ロバート・レッドフォードという名前を聞くだけで、
どこか風が吹き抜けるような感覚にならないでしょうか。
彼がカメラの前に立っても、後ろに立っても、
そこにはいつも“自然の中に生きる人間”というテーマが息づいています。

『リバー・ランズ・スルー・イット』は、そんなレッドフォードの美学の集大成と言える作品です。
彼が監督として描いたのは、派手なアメリカではなく、静かに生きる人たちの心の流れ
風景の美しさと人の心を“同じリズム”で撮るという、まるで詩のような映像世界を作り上げているのです。

🌈レッドフォードという男の“静かな反逆”

俳優としての彼は多くの人に知られています。
『明日に向かって撃て!』『スティング』『華麗なるギャツビー』――
彼の代表作はどれもハリウッドの黄金期を代表する作品です。

けれど、彼が監督として見せる姿は少し違う。
それはまるで声を荒げない反逆者

アメリカ映画が銃声とスピードであふれていた時代、
レッドフォードは“沈黙”と“時間”で勝負したのです。

「もっと静かに、もっと丁寧に、生きるということを見つめ直そう」と。
まるで彼自身が自然と人間の関係を問いかけているように。

📙『リバー・ランズ・スルー・イット』に流れる彼の哲学

この映画は、レッドフォード自身の人生観をそのまま投影したと言っていい作品でしょう。
彼が暮らしたユタ州と同じようなモンタナの雄大な自然、
家族との距離感、言葉にできない愛情、そして時の流れ。

「人は理解できないものを、ただ愛するしかない」――
物語の中で描かれる父と息子、兄と弟の関係は、まさにレッドフォードが信じている“愛の形”。
悲しみの底に差す一筋の光――それが彼の描く救いのかたち。
彼はこの映画で、人間の痛みを自然の美しさで包み込むことに成功したのです。

🎙️そして、監督ロバート・レッドフォードという“語り手”

この作品では、物語の語り手もレッドフォード自身が務めています。
彼の穏やかで温かいナレーションが、
まるで川のせせらぎのように、静かに心に流れ込んでくる。
彼の声は決して感情を押しつけない。
それでも、聴いていると胸の奥にじんわりと熱が灯ってくるのです。

——この映画を観終えたあと、
レッドフォードの声がまだ耳の奥に残っているのは
“彼が語り手である以前に、人生の観察者だから”だと思う。

ロバート・レッドフォードって、ただのハンサムじゃないのよ。
目立たない美しさを撮らせたら、この人の右に出る者はいない。
彼の“静けさ”は、もはやジャンル。

リンダが選ぶ名シーン3選

美しさは残酷なほど悲しみをまとい、胸が張り裂けんばかりの心の叫びはあれど声を出すことができない。
そんな体験をしてしまうほど切なさが襲ってくるような名シーンを厳選しました。

① 川のほとりで、父が釣り糸を教えるシーン

まだ幼い兄弟が、父にフライ・フィッシングを教わる場面。
朝の光が水面に反射し、糸が空を舞う。
父は静かに語る。「釣りはリズムだ。言葉よりも、神に近いものだ。」

この瞬間、釣りは“技術”ではなく“祈り”に変わる。
やがて成長していく二人の人生に、何度もこの記憶がよみがえるのだ。

データセット内容:

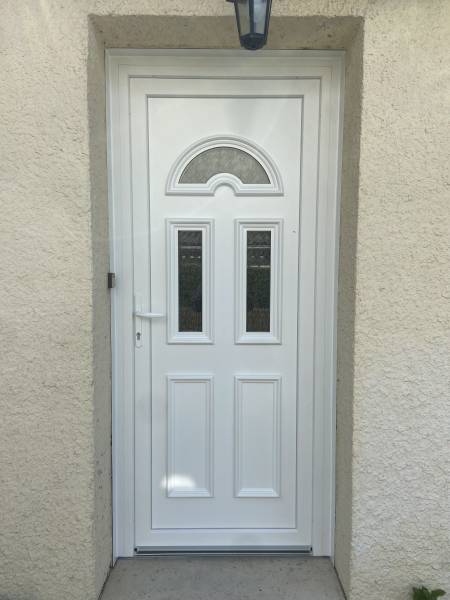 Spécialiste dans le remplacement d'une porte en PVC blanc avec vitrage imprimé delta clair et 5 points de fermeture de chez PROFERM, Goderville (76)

* * *

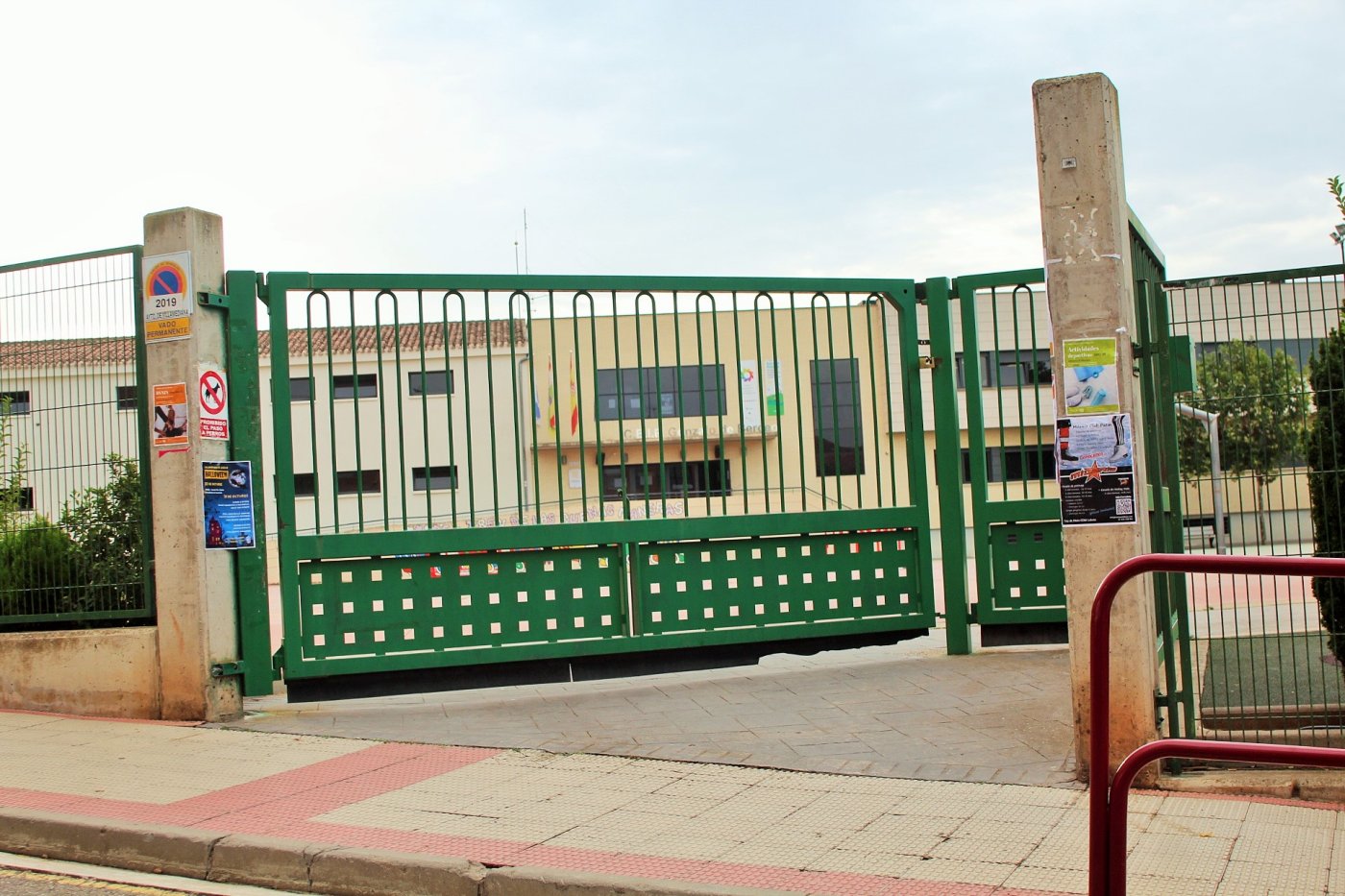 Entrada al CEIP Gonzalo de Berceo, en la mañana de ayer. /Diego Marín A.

--

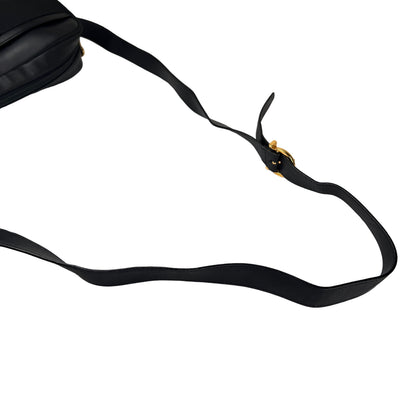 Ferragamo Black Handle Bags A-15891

課題について:
選択テキストによると、『リバー・ランズ・スルー・イット』で物語の語り手を務めているのは誰ですか。

完了した課題:
ロバート・レッドフォード自身です。